Nada más ajeno a un celebrador malandro que la idea de lo recíproco. Sólo el festejo propio es digno y legítimo; el festejo del otro, la alegría del competidor, siempre será por definición una provocación inadmisible, una invitación indeclinable a la coñaza colectiva.
Lo sabido: el matonismo campea en el silencio; especialmente en aquel que consigue mimetizarse en la palabrería hueca y grandilocuente; porque una cosa es obvia: sin un Homero no se puede revivir la Ilíada todas las noches. El malandrismo, la barbarie uniformada, necesita de aedos que empleen sus rapsodias para trocar los vejámenes en prendas de pundonor, dignidad y amor propio.

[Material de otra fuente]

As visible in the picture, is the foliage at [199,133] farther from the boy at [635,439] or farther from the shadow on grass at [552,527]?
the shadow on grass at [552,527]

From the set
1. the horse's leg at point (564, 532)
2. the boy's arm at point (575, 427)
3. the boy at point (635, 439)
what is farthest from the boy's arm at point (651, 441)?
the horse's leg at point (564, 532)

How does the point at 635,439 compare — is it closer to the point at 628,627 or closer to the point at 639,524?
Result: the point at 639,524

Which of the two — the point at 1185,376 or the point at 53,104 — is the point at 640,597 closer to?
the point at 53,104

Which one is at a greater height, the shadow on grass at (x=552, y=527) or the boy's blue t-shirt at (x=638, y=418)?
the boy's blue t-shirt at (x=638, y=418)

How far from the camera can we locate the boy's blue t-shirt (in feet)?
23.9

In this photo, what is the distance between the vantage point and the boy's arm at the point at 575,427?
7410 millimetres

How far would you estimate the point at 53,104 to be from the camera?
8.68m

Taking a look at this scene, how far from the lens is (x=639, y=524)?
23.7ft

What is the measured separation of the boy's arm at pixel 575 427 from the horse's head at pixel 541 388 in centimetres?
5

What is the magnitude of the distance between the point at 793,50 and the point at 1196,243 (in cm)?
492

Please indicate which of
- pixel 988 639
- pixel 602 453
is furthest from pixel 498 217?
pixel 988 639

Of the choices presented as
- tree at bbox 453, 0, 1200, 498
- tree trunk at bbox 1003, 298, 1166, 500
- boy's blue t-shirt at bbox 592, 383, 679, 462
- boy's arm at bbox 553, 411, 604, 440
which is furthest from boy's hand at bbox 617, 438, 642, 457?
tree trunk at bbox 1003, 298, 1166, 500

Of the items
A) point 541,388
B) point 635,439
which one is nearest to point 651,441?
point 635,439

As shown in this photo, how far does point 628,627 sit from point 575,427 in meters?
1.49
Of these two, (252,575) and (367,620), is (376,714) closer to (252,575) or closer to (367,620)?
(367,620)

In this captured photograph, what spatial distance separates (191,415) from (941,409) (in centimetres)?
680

Entre los apologistas de este malandrerismo heroico destacan, por mucho, los comentaristas deportivos (y sorpresa: ¡también los analistas políticos!) comprometidos con la «crítica constructiva» y «en positivo». ¿Quién de nosotros no ha sufrido la tortura de transmisiones alejadas de la realidad? ¿Quién de nosotros no se ha descaminado con juicios y opiniones de una sedicente objetividad? ¿Quién de nosotros no ha escuchado las loas al mítico «pundonor» del «Samurái» Alexander Cabrera? Sabemos muy bien que abundan los especialistas que reparten elogios con el mismo criterio con el que un sátiro piropea a las mujeres que pasean por una plaza. Dicen ser independientes, pero queman sus inciensos en los estrechos calabozos del miedo, donde permanecen hacinados los periodistas que intuyen que una palabra de más, una frase desafortunada, pudiese acarrearles la pena máxima del veto informativo. Son trabajadores del verbo al servicio del mutismo.
Ya lo dijo el argentino Borges: «La derrota tiene una dignidad que la ruidosa victoria no merece».